I want to perform complex transformation on staging data and load them in fact tables. both staging and fact tables resides in same teradata database.What should be the better choice?Informatica or BTEQ scrips?Volume of data is appx 200,000 rows every day. I am thinking to use informatica for complex transformation and Mload as external loader(Informatica External Loader) to load data.Pls Suggest.
The real question to ask is whether you can do the transformations entirely within the database (Informatica calls it "push down") or if the processing is such that you MUST export it to another server, transform, then load back to Teradata. Transforming within the database is usually much faster.If you absolutely can't do the transformations within the Teradata database, BTEQ alone won't solve the problem. On the other hand, if you already have Informatica as your standard ETL tool and can use "push down", there is no overwhelming benefit to using BTEQ instead.
This scenario looks like a perfect fit for Informatica PowerCenter’s Pushdown Optimization capability where you can use the same design environment in PowerCenter to develop the transformations and have PowerCenter manage the “push” of processing into the Teradata database.Informatica introduced this specifically for the Teradata database and for scenarios where staging and production are in the same database instance to reduce/eliminate the need to move data in and out of the database.You can find more information here: http://www.informatica.com/INFA_Resources/ds_pushdown_optimization_6675.pdf
One potential showstopper for any bteq dependent job is the connection sustainability which will not be there in your case...because both source and target are in the same database. I guess this is a test to your SQL capability to code the complex tranformations which might prove to be a better choice than Informatica.
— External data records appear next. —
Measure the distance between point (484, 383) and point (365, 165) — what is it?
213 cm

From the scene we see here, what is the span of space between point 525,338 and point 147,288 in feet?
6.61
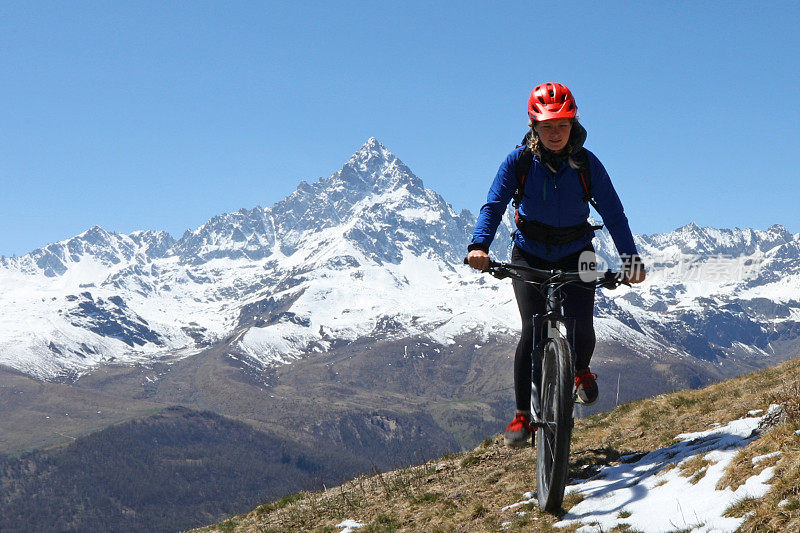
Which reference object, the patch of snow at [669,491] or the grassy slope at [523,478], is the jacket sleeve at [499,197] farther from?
the grassy slope at [523,478]

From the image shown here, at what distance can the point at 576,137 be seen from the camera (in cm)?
861

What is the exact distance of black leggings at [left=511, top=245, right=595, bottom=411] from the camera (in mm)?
9078

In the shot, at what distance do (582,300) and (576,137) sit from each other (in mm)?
2183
Ramakrishna Vedantam, Tata consultancy services, Hyderabad
At our company we use Informatica as the standard data integration platform. Currently, we're in the process of implementing an Enterprise Data Warehouse based on Teradata (using cLDM). From an architecture point of view we need to make a choice between ETL/ELT (PowerCenter with push down optimization) and scripting (BTEQ). To my opinion the choice is based on the following criteria:
- developer productivity
- performance & scalability
- manageability (change impact analysis, data lineage, meta data management)
It all boils down to total cost of ownership. I'm looking for best practices at larger companies (pref telcos) where a clear choice between ETL/ELT and scripting has been made...
Hybrid ETLT is the most common used scenario in the real world.
Use the appropriate combination of ETL and ELT based on transformation characteristics.
Informatica creates and defines metadata to drive transformations independent of the execution engine.
ETL versus ELT execution is selectable within Informatica and can be switched back-and-forth without the redefinition of transformation rules.
Why the New Data Integration Technique?
Processing efficiency to optimize the returns on the existing investments:
- Leverage database-specific optimization techniques.
- Fully utilize database capacity.
Increased IT productivity:
- Curtail data movements causing maintenance difficulties and operational risks.
- Streamline debugging and performance tuning efforts.
- Address architectural needs for aligning physical environments with enterprise-wide logical model.
Metadata-driven approach across the board:
- Rapidly perform impact assessment across source and target.
- Automatically generate data lineage and metadata maintenance for auditability and traceability.